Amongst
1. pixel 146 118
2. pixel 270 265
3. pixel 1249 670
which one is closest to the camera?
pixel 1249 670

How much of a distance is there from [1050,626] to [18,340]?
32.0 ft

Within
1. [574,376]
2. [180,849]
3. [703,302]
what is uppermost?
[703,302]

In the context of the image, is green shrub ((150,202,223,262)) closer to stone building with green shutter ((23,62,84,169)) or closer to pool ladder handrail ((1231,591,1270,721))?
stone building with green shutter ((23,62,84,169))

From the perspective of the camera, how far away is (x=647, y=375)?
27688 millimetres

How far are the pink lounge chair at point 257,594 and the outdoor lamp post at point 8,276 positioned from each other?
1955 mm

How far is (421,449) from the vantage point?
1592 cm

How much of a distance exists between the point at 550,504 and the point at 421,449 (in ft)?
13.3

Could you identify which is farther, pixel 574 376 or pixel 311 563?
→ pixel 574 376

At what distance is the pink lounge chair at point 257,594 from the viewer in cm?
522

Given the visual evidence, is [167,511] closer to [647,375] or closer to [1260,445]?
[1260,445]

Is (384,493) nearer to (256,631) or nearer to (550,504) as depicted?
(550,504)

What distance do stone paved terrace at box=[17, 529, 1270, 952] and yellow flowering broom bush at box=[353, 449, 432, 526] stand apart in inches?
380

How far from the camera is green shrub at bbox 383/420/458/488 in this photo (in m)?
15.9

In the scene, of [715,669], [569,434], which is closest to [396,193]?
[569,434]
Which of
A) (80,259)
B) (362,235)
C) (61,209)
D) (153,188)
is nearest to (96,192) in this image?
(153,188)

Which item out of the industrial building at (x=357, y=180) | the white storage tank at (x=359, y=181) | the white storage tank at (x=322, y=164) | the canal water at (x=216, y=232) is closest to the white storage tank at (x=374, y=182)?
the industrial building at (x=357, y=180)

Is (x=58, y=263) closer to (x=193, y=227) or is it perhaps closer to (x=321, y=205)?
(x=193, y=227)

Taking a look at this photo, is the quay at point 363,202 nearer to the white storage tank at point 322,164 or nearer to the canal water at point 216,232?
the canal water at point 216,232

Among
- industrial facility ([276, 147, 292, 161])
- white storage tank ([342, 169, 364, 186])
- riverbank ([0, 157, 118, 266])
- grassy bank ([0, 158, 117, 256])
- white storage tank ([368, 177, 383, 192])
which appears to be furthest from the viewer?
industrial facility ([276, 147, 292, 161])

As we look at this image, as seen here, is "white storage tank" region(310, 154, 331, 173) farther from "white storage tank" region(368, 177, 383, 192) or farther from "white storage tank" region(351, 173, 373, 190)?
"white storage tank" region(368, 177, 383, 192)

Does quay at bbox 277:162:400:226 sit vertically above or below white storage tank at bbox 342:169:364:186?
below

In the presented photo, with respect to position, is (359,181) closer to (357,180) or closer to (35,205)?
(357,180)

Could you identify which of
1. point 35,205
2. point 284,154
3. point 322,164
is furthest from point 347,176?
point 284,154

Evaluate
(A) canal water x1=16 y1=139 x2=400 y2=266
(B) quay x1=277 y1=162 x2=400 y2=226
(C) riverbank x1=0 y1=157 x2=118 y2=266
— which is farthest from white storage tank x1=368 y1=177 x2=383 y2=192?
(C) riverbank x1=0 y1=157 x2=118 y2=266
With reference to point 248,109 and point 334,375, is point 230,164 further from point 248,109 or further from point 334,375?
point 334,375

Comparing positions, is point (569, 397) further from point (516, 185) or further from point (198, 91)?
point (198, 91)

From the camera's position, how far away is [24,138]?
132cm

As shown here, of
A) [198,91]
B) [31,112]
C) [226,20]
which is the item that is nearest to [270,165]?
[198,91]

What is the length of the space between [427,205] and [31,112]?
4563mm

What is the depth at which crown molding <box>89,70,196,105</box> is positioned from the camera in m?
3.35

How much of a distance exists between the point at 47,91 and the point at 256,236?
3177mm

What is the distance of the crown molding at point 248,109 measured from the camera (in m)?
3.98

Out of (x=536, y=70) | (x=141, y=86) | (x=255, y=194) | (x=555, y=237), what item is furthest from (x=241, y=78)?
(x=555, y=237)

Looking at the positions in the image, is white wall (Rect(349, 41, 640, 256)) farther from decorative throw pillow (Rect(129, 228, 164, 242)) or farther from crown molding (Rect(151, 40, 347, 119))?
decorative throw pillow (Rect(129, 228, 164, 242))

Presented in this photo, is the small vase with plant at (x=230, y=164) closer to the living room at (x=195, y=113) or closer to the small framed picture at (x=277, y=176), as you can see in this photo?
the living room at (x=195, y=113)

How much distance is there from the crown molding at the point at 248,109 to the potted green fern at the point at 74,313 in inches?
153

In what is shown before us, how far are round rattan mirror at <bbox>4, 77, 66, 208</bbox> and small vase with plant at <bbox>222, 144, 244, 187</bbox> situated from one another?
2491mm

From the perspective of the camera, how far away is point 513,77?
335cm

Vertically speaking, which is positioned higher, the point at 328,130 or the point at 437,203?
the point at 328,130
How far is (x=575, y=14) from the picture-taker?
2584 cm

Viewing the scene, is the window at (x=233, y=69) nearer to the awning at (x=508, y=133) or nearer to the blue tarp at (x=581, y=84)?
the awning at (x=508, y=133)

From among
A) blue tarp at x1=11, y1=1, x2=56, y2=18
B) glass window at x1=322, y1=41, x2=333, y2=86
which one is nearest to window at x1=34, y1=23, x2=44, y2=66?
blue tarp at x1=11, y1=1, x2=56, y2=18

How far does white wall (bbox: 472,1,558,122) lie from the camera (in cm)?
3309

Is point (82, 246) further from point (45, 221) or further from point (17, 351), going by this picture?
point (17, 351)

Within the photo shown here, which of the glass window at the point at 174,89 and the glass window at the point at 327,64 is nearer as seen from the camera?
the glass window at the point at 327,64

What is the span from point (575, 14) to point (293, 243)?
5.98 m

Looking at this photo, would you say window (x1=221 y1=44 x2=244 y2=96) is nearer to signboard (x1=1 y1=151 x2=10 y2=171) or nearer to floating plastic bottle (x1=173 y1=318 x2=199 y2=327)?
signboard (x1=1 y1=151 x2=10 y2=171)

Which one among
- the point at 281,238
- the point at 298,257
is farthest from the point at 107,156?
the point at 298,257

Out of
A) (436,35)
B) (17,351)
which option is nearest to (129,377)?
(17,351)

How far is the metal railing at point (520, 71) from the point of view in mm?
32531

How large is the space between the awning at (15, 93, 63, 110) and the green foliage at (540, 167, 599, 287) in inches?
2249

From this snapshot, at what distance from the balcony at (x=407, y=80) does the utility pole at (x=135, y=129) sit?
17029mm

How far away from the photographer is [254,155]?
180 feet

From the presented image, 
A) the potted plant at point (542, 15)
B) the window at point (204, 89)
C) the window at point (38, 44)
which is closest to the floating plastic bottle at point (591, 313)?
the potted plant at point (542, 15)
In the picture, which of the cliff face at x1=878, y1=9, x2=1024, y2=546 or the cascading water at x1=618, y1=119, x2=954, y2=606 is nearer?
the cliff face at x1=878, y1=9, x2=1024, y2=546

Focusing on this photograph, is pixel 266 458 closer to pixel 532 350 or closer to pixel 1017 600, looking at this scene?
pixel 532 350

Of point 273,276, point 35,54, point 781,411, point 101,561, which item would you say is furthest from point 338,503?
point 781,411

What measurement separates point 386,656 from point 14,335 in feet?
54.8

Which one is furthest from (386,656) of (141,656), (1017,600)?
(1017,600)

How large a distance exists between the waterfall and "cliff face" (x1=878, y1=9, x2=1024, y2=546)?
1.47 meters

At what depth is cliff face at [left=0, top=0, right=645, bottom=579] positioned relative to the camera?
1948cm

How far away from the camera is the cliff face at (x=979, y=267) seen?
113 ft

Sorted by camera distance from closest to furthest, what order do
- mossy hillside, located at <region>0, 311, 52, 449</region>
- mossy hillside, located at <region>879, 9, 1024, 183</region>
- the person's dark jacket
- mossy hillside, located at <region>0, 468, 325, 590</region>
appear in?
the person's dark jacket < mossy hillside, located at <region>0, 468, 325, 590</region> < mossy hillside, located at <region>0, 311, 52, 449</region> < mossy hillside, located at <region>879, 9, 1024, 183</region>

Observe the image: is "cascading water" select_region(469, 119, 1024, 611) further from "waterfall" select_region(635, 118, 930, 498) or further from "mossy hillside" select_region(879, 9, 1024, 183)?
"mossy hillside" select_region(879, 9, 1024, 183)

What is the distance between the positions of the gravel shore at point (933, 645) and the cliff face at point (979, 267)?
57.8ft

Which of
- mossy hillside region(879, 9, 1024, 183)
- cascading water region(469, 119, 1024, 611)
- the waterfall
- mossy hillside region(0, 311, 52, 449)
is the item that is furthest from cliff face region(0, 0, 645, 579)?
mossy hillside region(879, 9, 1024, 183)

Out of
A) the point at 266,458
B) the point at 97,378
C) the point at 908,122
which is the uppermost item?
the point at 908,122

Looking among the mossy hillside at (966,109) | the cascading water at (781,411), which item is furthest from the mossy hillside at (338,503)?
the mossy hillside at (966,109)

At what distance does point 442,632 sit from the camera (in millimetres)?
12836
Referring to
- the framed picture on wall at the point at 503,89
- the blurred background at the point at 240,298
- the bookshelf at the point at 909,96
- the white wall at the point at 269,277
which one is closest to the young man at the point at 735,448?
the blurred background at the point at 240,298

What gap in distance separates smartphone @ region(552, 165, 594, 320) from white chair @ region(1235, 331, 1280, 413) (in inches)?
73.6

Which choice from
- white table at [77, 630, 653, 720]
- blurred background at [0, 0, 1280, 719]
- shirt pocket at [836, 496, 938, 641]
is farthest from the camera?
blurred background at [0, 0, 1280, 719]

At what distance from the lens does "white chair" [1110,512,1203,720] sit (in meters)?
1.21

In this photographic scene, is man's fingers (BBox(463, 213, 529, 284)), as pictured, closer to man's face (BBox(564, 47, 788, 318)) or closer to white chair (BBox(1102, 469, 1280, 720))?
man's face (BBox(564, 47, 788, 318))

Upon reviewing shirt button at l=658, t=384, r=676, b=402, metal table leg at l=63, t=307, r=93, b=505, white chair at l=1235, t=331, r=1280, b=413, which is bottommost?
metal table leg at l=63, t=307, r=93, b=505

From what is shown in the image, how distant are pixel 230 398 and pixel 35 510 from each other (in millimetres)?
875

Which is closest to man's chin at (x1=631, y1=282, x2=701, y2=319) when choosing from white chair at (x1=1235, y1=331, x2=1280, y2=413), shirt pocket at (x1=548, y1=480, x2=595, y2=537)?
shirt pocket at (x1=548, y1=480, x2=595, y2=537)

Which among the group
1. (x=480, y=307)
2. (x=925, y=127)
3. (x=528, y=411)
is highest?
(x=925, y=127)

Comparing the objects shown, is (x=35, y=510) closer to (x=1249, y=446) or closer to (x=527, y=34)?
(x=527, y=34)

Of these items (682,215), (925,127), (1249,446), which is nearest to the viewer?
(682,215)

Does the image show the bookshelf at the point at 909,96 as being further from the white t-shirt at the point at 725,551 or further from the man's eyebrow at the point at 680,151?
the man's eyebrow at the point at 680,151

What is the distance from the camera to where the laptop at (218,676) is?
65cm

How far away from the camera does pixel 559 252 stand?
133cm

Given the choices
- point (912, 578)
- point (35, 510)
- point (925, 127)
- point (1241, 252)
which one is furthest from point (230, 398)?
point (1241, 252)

Task to carry out>
Could you put the lines starting with the one containing "Given the choices" and ending with the last line into a JSON list of strings, one string per line, with blank lines left out?

Solution below>
[
  "Given the choices",
  "- point (912, 578)",
  "- point (35, 510)",
  "- point (925, 127)",
  "- point (1241, 252)",
  "which one is furthest from point (230, 398)?",
  "point (1241, 252)"
]